The decision was made by a three-judge panel of the 2nd US Circuit Court of Appeals in Manhattan.
The May 2023 ruling stemmed from a circa 1996 incident in a fitting room at Bergdorf Goodman in Manhattan, where Carroll said Trump had raped her, and an October 2022 Truth Social post in which Trump denied Carroll’s claim as a hoax.
Although jurors in federal court in Manhattan did not find that Trump committed rape, they awarded the former Elle magazine advice columnist $2.02 million for sexual assault and $2.98 million for defamation.
Another jury ordered Trump in January to pay Carroll $83.3 million for defamation and damage to her reputation in June 2019, when he first dismissed her rape lawsuit.
In both denials, Trump said he did not know Carroll, that she was “not my type” and that she made up the rape claim to promote her memoir.
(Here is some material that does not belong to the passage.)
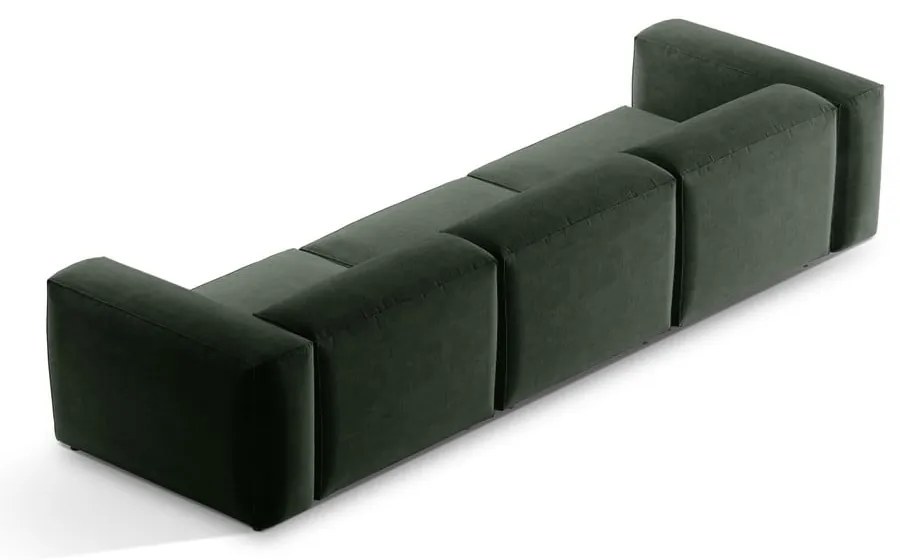 Zielona sofa 364 cm Bergamo – Cosmopolitan Design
He appealed the $83.3 million judgment.
Trump’s lawyers did not immediately respond to requests for comment. Carroll’s attorney did not immediately respond to a similar request.
Carroll’s cases continue despite Trump winning a second four-year term in the White House on Nov. 5.
In 1997, in a case involving former President Bill Clinton, the US Supreme Court unanimously ruled that sitting presidents do not have immunity from civil suits in federal court for actions that precede and are unrelated to their official duties as president.
Trump’s lawyers argued that the $5 million judgment should be thrown out because the judge, a U.S. District Judge Lewis (JO:) Kaplan, should not have allowed jurors to hear testimony from two other women who accused Trump of sexual misconduct.
One, businesswoman Jessica Leeds, said Trump groped her on a plane in the late 1970s. Another, former People magazine writer Natasha Stoynoff, said Trump forcibly kissed her at his Mar-a-Lago estate in 2005.
Trump’s lawyers also said the trial judge should not have allowed jurors to watch a 2005 “Access Hollywood” video in which Trump graphically bragged about forcing himself on women.
But the appeals court said Trump failed to prove that Kaplan was wrong or that any errors warranted a new trial.
Judge Kaplan also oversaw the trial, which resulted in an $83.3 million verdict.